The Minister bears system responsibility for the quality of education. It is legitimate for the Minister to seek instruments that will improve the quality of education and to focus on incorporating insights from research in teaching practice. Research findings can help school teams to make sound educational choices, develop their teaching and reflect on their own practice. However, the Council stresses that this will require a wide and varied range of research. Delivering good education requires teachers and professional school teams who are able to work in a way that is informed by a variety of different types of research.
Recommendation one: facilitate a wide range of research
The Education Council recommends that the government encourages a wide and varied range of research with a view to improving educational quality. That research should be wide-ranging in terms of issues studied, research methods and scientific approach. The availability and accessibility of this diverse research is necessary to enable education to be delivered in a well-informed way. Permanent links also need to be established to facilitate two-way traffic between research and practice.

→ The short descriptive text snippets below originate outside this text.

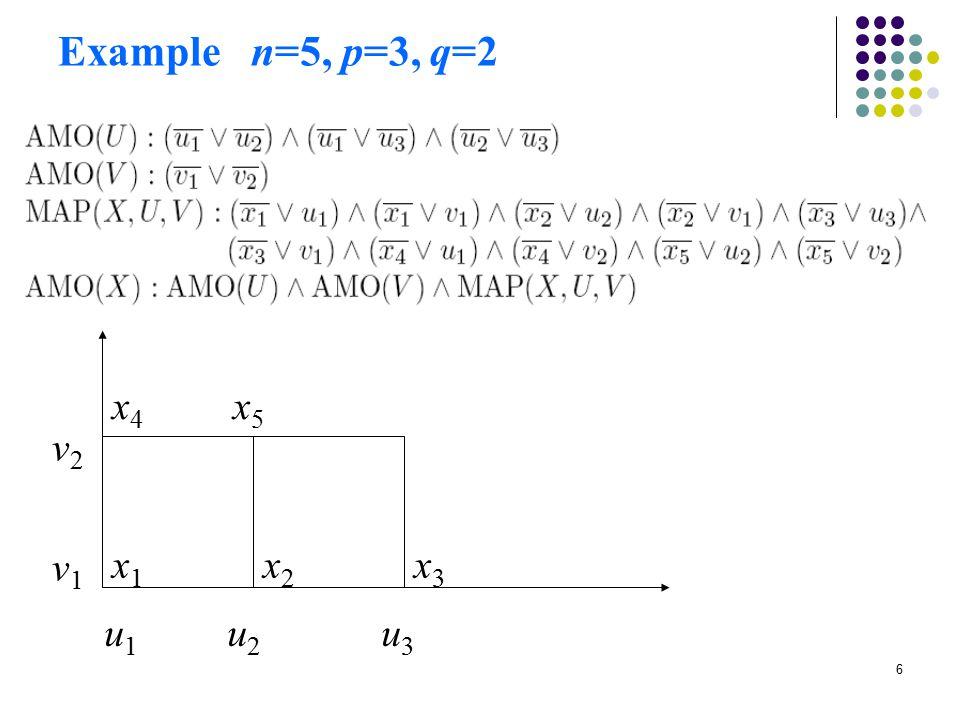 6 Example n=5, p=3, q=2 v2v1v2v1 u 1 u 2 u 3 x 1 x 2 x 3 x 4 x 5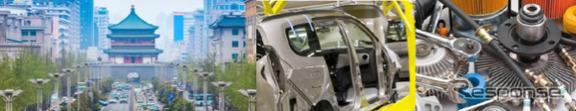 中国の自動車部品製造産業の動向(イメージ)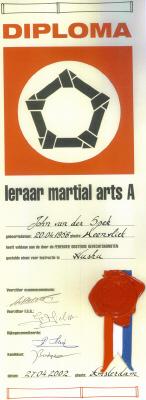 Diploma Leraar Martial Arts A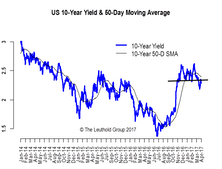 Reflation Trade Complicated By Data Challenges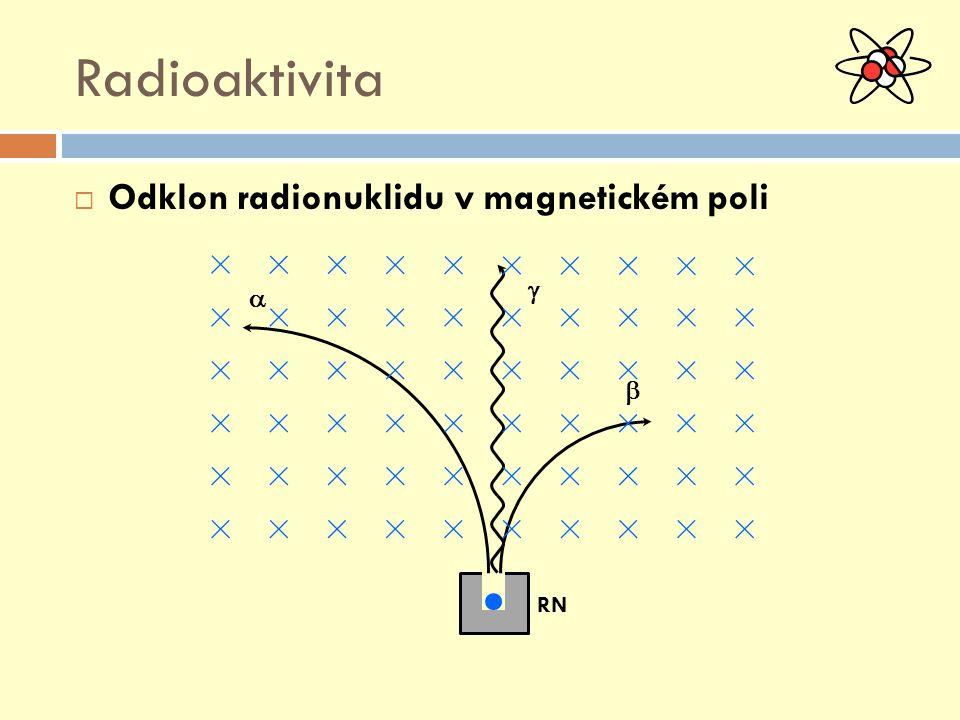 RN Radioaktivita  Odklon radionuklidu v magnetickém poli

Recommendation two: create the conditions to facilitate well-informed education practice
Teachers must be given the space to do their jobs in a well-informed way, i.e. informed by a wide range of different sources about the different options available to them, based on judgements about their own teaching practice. The necessary conditions for enabling this in a school are research literacy on the part of education professionals, a learning culture and a personnel policy that encourages teachers’ professional development. There must also be a structure in place which makes all this possible, with sufficient time, space, facilities and budget. School boards and principals are in a position to create these conditions; the Minister must ensure that they have the resources to do so.
The Education Council calls for continuation of the teacher scholarship (lerarenbeurs) and the PhD grant for teachers (promotiebeurs). These are valuable incentives for the professionalisation and research literacy of teachers. The Council also calls for the reintroduction of the Teacher Development Fund (LerarenOntwikkelFonds).
Recommendation three: strengthen lasting partnership between practice and research
The Education Council recommends strengthening the links between local, regional and national networks of schools and universities. Researchers and education professionals can develop education and carry out research in co-creation, drawing on each other’s expertise.
It is key that research and practice feed each other. The Education Council sees a vital role here for the National Education Institute (NKO) and Ontwikkelkracht.
Recommendation four: end the legal compulsion to employ an evidence-informed approach
The Education Council believes that the Bill on continuous learning processes and quality assurance systems (Wetsvoorstel Concretisering ononderbroken ontwikkelingsproces en stelsel van kwaliteitszorg) carries too big a risk of a narrow, mandatory focus on using so-called proven effective approaches in education. The Council recommends that this bill be withdrawn, believing that it takes too little account of the limits of impact research and the risks of promoting its use in practice.